Wow. The total really WAS that small?
As even they admitted, it's a bit late in the year for the National Weather Service in Marquette to release snow totals for the winter that really wasn't a winter. But release them they did yesterday, and two numbers really stood out for me. The first? That no place in the UP—not one—received over 200” of snow this year.
The other? That here in the city of Marquette we received a whopping (double checking the number just to make sure) 34 inches of snow this past winter.
34 inches. That's less than a meter of snow. If you were hold up a yardstick, the total of snow—every single flake we received this year—wouldn't reach to the top. And if you consider that we received 12 inches of snow—over a third of our entire total—during one weekend in January; well, then you understand just how non-winter our winter really was this year.
Wow.
I know that while it was occurring I wrote a lot about just how weird our winter was, and seeing the actual figures makes me realize that it was indeed bizarre. Even the National Weather Service Office, which is five miles west of Marquette and a thousand feet higher in elevation, only received 127 inches. They're located in one of the prime snowfall areas of the UP, yet only saw half of what they usually get.

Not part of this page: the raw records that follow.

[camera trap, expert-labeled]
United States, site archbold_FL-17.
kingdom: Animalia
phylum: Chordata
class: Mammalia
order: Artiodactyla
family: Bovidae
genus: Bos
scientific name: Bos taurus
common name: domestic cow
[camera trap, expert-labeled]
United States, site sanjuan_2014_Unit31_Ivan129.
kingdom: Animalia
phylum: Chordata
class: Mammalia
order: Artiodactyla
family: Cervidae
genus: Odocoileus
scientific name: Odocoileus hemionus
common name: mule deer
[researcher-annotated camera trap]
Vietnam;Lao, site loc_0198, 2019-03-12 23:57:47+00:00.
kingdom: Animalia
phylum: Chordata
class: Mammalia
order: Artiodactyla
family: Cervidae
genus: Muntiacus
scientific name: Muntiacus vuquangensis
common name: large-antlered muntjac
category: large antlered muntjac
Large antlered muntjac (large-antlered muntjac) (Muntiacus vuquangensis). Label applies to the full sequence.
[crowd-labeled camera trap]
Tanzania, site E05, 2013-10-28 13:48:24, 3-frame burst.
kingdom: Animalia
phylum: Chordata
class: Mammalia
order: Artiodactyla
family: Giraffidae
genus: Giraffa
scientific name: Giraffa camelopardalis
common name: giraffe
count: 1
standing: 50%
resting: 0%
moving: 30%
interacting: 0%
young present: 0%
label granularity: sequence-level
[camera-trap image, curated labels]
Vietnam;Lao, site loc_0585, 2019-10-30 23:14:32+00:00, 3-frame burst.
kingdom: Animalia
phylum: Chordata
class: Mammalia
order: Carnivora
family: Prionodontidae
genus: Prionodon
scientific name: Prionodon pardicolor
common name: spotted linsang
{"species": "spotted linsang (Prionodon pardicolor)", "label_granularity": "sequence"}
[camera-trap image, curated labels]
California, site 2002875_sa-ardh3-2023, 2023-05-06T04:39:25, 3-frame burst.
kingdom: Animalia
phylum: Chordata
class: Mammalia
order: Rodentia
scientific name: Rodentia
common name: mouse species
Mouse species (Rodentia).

As I kept writing about our non-winter winter this year I wondered if I was perhaps engaging in a little hyperbole. It now looks like I wasn't.
I have no idea if this was just the freakiest of winters or a harbinger of what our climate-changed world is morphing into. I'm guessing it's the latter, seeing as how the Weather Service also said that our five winters with the lowest snowfall totals (including this past year) have all come since 2000.
Maybe in the future we won't even be able to use a yard-stick as a compassion tool. Wouldn't THAT be something?